Islam's greatest contribution to civilization to date came immediately in the wake of its Prophet, Muhammad. He conveyed, initially to his fellow Arabs, a startlingly clear concept of the uncluttered one-ness of a universal God and of the redundancy of the need for any medium between God and man. With that, Islam was off -- conquering from the Atlantic to the western edge of China. And not only conquering but contributing to human progress in the fields of mathematics, the natural sciences, astronomy, and navigation. Those who doubt it should recall the Arabic root of such words in English as "algebra," "alchemy," and "admiral."

But all this was overtaken by a subsequent explosion and elevation of thought within Christendom -- the Renaissance. From that flowed the European establishment of empire around the globe, including most of the Muslim parts of it. From that flowed, too, first the industrial and more recently the technetronic revolution (as President Carter's national security adviser, Zbigniew Brezezinski, has called it).
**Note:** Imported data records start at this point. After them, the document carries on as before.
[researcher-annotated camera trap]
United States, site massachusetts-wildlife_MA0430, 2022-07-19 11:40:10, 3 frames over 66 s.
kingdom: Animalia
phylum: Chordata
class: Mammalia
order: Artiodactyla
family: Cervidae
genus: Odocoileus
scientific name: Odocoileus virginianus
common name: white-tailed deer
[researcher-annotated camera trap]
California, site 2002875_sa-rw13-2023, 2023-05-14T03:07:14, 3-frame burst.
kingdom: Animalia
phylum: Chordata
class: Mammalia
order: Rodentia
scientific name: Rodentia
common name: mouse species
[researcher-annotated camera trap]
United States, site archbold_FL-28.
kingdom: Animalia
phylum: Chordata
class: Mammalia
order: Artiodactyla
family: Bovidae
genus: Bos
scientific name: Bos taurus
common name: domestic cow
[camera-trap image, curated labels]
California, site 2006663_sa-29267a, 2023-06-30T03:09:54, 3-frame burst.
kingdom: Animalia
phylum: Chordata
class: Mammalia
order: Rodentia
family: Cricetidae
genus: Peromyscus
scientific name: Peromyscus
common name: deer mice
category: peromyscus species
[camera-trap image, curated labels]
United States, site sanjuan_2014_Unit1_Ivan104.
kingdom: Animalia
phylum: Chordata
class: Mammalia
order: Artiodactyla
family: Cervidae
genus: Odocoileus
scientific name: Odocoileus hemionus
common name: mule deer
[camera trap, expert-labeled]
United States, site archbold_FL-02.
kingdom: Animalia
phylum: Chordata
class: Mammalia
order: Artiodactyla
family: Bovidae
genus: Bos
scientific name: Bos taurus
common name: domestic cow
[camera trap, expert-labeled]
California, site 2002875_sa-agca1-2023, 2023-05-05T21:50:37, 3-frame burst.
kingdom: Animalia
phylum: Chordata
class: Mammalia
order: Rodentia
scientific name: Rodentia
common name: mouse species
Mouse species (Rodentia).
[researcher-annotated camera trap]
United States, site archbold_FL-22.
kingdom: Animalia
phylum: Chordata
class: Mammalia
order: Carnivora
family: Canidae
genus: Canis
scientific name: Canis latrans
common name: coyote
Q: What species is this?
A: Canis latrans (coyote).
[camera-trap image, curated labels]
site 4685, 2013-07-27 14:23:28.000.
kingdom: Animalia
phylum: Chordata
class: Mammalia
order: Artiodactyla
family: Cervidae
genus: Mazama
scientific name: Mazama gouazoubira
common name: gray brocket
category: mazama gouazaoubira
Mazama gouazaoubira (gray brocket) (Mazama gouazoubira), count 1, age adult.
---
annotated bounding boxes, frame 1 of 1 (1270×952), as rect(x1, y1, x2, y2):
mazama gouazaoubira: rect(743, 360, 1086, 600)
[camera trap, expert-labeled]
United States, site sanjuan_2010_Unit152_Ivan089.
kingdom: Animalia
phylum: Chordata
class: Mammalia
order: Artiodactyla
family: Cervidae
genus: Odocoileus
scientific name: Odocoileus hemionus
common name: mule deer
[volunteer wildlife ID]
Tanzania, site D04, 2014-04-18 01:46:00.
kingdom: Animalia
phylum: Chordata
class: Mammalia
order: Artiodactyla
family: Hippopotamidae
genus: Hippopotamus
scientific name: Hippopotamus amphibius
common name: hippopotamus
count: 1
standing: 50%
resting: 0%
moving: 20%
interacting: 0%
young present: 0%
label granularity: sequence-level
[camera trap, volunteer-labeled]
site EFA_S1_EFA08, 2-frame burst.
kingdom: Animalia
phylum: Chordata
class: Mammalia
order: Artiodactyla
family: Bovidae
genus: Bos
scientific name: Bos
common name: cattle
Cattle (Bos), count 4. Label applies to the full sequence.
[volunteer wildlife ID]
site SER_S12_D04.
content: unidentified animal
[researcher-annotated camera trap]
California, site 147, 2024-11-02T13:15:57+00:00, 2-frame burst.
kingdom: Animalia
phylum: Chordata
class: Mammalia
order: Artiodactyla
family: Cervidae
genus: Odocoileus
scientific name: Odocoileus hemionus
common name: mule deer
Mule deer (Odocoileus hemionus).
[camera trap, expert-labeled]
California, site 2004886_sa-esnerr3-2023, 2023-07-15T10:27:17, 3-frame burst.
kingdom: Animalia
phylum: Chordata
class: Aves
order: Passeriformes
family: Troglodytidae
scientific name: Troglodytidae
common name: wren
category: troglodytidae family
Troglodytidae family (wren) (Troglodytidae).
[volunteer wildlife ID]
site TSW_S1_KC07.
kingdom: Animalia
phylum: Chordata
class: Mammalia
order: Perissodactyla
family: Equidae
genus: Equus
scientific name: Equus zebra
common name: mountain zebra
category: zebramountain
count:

But World War II and its aftermath has seen the end of overseas European empires, the re-emergence of Muslim peoples from foreign colonial rule -- and the despairing cry in the Western world that "God is dead." As Jansen rightly points out, that cry is almost inconceivable within Islam, except perhaps from the so-far-insignificant handful who have turned their backs on traditional religion in favor of atheistic "scientific socialism" as purveyed from Moscow and elsewhere.

In many ways Christendom has made a better job of adjusting to material progress in this modern age. Indeed, Christendom is for the most part the begetter of that progress, the direct consequence of the Renaissance. But in the process it has tended to lose conscious sight of God. Islam, left behind in the record of material progress, has clung to its concept of God (which to many outsiders seems very much out of touch with the world of this last quarter of the 20th century). As this reviewer sees it, both Christendom and Islam are in fact faced with the same basic challenge: reconciling traditional concepts of God with what both see happening around them. Perhaps the question should be asked (and Jansen does not pursue this line at all): Is this in any way possible , if men of either faith stick to those traditional concepts?

Still, Jansen will set unprejudiced non-Muslim readers thinking. He and his publisher have done an impressive job in getting out an informative book in a very short period of time. For an enterprise so speedily completed, this reader noticed only a few slips. For example, Egyptian President Gamal Abdel Nasser did not execute but commuted the capital sentence pronounced on the Muslim Brotherhood leader, Hassan al-Hudaibi, after the assassination attempt of 1954. And Ali Shariati, whose teachings are so influential in today's Iran, died in 1977, not 1975.

Jansen might irritate some readers with his opinionated asides. To quote only two: the Beatles produced "half a dozen songs that will last as long as the hundreds produced by Schubert"; and "two recent examples of promotion beyond the level of competency are the US General Westmoreland in Vietnam and Field Marshal Montgomery in World War II."

Even his judgments tend occasionally to be overopinionated. Here are some examples:

* "One can speak with certainty of the eventual ousting of Sadat."

* "For wholesale imitation to succeed, the imitators have to be very clever and hardworking, which the Japanese are and the Turks are not."

* "The Kemalist Lilliputians tried and failed to tie down the Islamic giant."

* "The Tunisians to this day are genuinely pleasant people, surprisingly different from their neighbors, the Algerians and Libyans."

One wonders how Mr. Jansen's Turkish, Algerian, and Libyan friends are going to take this.